> _Passage shown_:

# # # #

When I was a kid, I liked chocolate ice cream. Because I liked chocolate ice cream, I was, as a matter of principle, against vanilla ice cream. Oh, vanilla ice cream was good, but giving it any credit would somehow take away from chocolate's status. As time went by, I found myself increasingly preferring vanilla over chocolate but if you asked me which I liked better, I would've said chocolate. It wasn't until my late thirties that I came to grips with the notion that if I liked vanilla more than chocolate, I should readily admit it.

I like vanilla ice cream more than chocolate ice cream.

It's that sense of loyalty to a flavor or an affiliation or a cause that is at the core of why it has taken me this long to tumble out of the Mezzanine closet and reveal myself as a Shea-basher. In my mind, I was already there. But to admit it out loud was to take a whole other escalator to a whole other level of admission. As someone who has spent his entire life idealizing Shea, mythologizing Shea, dreaming of Shea and going to Shea, how could I turn around and declare for the whole blogging world to read that I don't think kindly of Shea anymore?

Like this: I don't think kindly of Shea anymore.

I guess I already said that yesterday. But I'm sticking to it.

That said twice, I'll be at Shea Stadium at least a dozen more times this season because, as with chocolate ice cream, it's better than nothing. Actually, like chocolate ice cream, it's better than lots of things. It's better than Yankee Stadium no matter what surrounds either one of them. It's better than Madison Square Garden or Lincoln Center or any theater I can think of because they don't play baseball games in those places. It's better than every retro jewel in Baltimore, Pittsburgh or San Francisco because I'm not in Baltimore, Pittsburgh or San Francisco. It's better than any building or arena or stadium that doesn't have Mets games as their main attraction.

Which gets back to the problem. They've got us and they know it. We are each other's enablers. They know we're always gonna fall for the Mets angle. They've especially got Mets fans of a certain vintage who “grew up” in Shea Stadium and don't wanna let go. They've got us by the sentimental short hairs and they show no compunction about pulling hard. They've got the one thing we can't get anywhere else in the world.

They've got the Mets.

Damn them, damn them, damn them.

What they don't have for us is trust. As I continue to deconstruct the matter, that's what gets me about the Shea dystopia.

Are there other things that have turned me into a Shea-shooer? Sure, but they're not fatal. Does it bother me…

* That it's old and leaky? Yes, but so am I.
* That it's got a staff that as a rule would sooner kick you square in the nuts than sincerely wish you a good game? That's not OK, but this is New York. Courtesy would be appreciated but we don't have to get Disneyfied about it.

# # # #

> _Data rows_:
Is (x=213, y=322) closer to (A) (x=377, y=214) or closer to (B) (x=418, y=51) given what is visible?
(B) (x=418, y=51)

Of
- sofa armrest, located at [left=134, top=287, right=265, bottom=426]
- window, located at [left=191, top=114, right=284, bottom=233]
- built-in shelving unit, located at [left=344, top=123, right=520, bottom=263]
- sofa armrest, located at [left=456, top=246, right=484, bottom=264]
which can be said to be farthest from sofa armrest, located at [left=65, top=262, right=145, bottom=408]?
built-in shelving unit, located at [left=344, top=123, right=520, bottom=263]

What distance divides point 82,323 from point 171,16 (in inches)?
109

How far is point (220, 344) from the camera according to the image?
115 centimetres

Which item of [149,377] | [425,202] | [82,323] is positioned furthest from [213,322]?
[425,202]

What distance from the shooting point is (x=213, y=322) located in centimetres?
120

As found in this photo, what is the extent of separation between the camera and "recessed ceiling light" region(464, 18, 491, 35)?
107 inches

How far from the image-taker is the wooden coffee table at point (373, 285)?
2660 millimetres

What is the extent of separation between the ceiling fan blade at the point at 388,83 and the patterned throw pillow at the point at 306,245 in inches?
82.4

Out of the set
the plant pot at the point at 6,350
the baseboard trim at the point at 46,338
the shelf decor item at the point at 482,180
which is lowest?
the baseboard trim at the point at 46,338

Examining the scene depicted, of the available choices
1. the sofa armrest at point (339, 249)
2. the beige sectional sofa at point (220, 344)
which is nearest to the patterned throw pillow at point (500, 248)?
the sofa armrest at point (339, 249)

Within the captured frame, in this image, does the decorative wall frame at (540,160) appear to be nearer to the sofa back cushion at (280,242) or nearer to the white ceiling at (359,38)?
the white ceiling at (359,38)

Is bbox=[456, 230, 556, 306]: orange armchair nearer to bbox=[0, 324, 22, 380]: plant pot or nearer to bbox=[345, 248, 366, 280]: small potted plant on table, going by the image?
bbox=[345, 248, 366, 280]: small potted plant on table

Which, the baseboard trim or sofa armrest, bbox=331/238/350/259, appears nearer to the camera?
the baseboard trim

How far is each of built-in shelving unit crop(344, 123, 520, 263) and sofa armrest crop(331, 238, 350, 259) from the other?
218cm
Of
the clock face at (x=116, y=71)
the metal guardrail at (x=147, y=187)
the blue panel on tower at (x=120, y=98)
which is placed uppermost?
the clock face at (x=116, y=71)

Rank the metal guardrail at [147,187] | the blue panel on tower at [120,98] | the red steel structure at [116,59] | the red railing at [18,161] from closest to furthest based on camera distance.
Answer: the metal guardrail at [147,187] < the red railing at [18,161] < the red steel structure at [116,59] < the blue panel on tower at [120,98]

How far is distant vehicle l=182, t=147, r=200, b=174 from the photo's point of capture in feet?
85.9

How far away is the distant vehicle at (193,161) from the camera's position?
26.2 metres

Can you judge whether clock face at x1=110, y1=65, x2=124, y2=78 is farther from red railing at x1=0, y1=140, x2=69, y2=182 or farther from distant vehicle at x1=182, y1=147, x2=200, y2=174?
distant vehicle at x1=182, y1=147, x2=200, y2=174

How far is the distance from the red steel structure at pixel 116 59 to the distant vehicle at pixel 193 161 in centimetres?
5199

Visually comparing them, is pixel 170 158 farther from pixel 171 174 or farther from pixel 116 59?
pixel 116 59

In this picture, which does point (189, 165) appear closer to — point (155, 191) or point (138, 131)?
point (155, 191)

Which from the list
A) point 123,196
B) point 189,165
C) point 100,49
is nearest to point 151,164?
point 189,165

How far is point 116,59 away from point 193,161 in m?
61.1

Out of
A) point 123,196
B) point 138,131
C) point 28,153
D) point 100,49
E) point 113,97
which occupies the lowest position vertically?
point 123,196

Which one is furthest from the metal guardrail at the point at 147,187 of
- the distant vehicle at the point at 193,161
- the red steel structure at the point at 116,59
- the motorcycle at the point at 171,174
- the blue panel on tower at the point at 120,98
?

# # # #

> _Task set_:
a – Rewrite the paragraph of the Shea Stadium passage that begins "That said twice, I'll be at Shea Stadium" as a short bulleted list that keeps its main facts.
b – Answer these questions from the Shea Stadium passage, one line each:
(i) At what point in life did the writer accept preferring vanilla ice cream to chocolate?
(ii) What does the writer say "they" don't have for fans?
(iii) What two faults of the stadium does the writer answer with "Yes, but so am I"?
c – Extract from the Shea Stadium passage the text between "Which gets back" and "the Shea dystopia.", inclusive.

> _Answer set_:
a –
- The writer will still go to Shea Stadium at least a dozen more times this season because, like chocolate ice cream, it is better than nothing and better than lots of things.
- It is better than Yankee Stadium, whatever surrounds either one.
- It is better than Madison Square Garden, Lincoln Center or any theater, because those places don't host baseball games.
- It is better than every retro ballpark in Baltimore, Pittsburgh or San Francisco, because the writer isn't in those cities.
- It is better than any building, arena or stadium that doesn't have Mets games as its main attraction.

b –
(i) In the writer's late thirties.
(ii) Trust.
(iii) That it's old and leaky.

c –
Which gets back to the problem. They've got us and they know it. We are each other's enablers. They know we're always gonna fall for the Mets angle. They've especially got Mets fans of a certain vintage who “grew up” in Shea Stadium and don't wanna let go. They've got us by the sentimental short hairs and they show no compunction about pulling hard. They've got the one thing we can't get anywhere else in the world.

They've got the Mets.

Damn them, damn them, damn them.

What they don't have for us is trust. As I continue to deconstruct the matter, that's what gets me about the Shea dystopia.